▸ **TASK BRIEF**
Could you copy every entry exactly, dropping the pictures?
..........
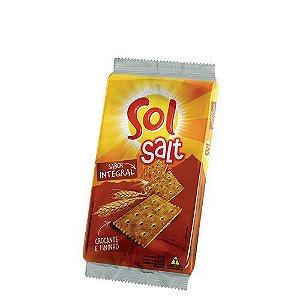 BISC SOL SALT 150G INTEGRAL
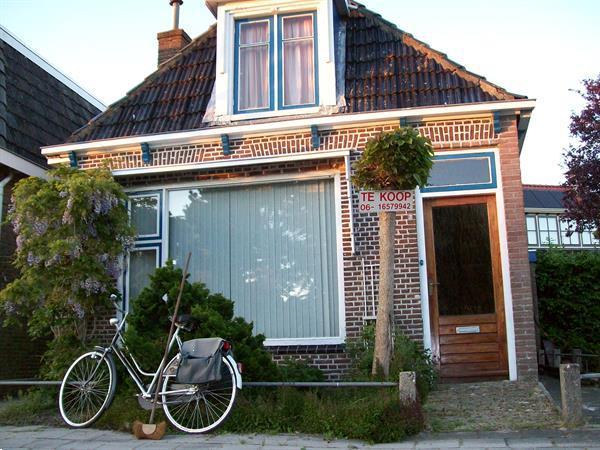 Grote foto tekoop gezinswoning openbaarvaarwater huizen en kamers eengezinswoningen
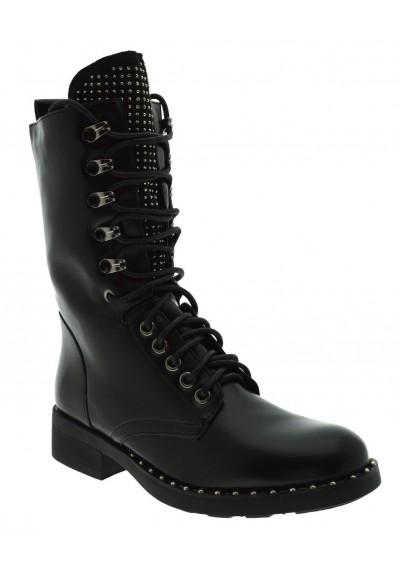 Anfibi donna scarponcini stivali alti militari neri stivaletti strass e borchie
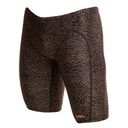 Badehose Funky Trunks Mens Training Jammer / Leather Skin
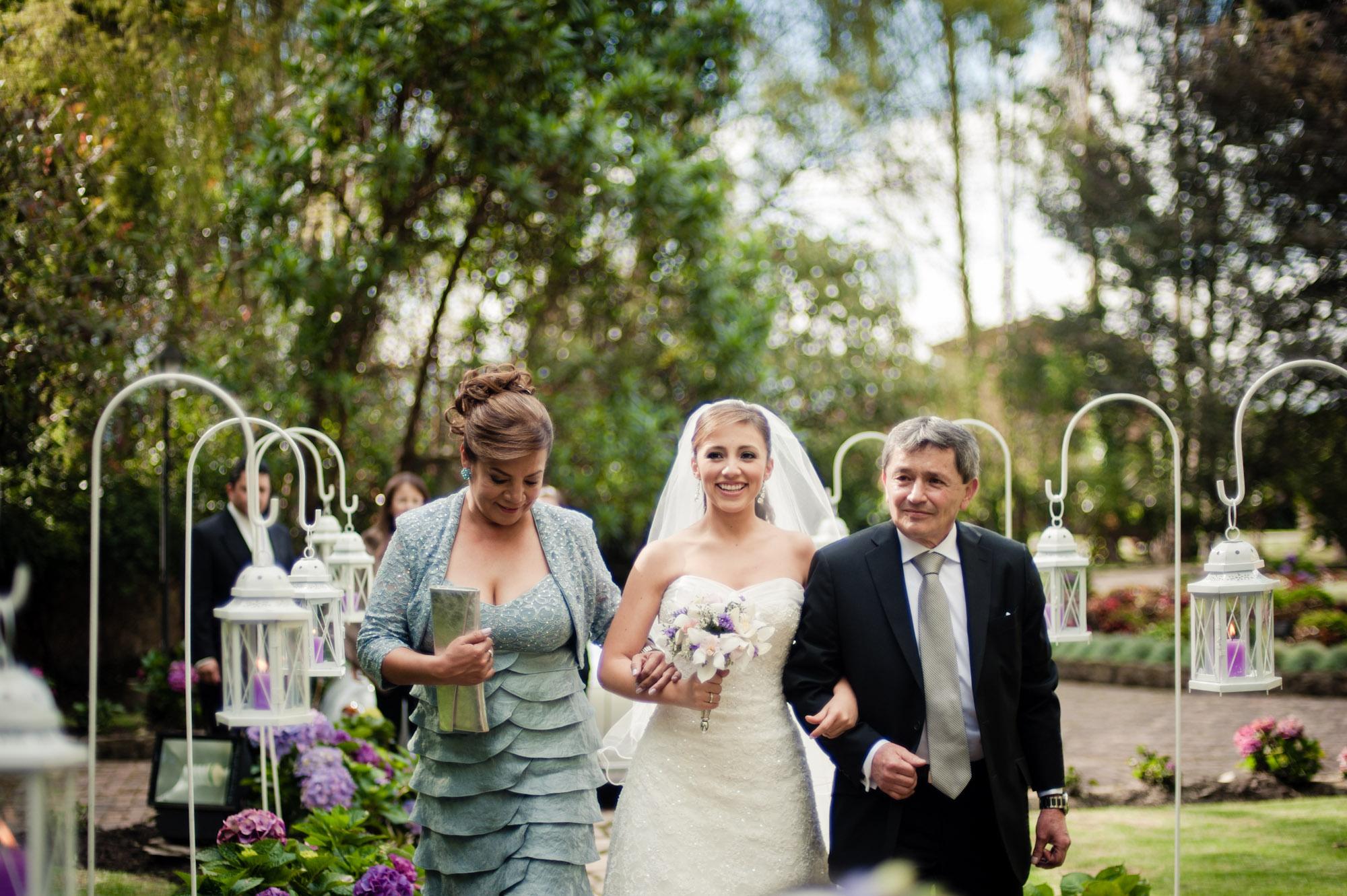Fotos matrimonio remanso del rio 012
..........
▸ **RESPONSE FOR THIS EXERCISE**
 BISC SOL SALT 150G INTEGRAL
 Grote foto tekoop gezinswoning openbaarvaarwater huizen en kamers eengezinswoningen
 Anfibi donna scarponcini stivali alti militari neri stivaletti strass e borchie
 Badehose Funky Trunks Mens Training Jammer / Leather Skin
Fotos matrimonio remanso del rio 012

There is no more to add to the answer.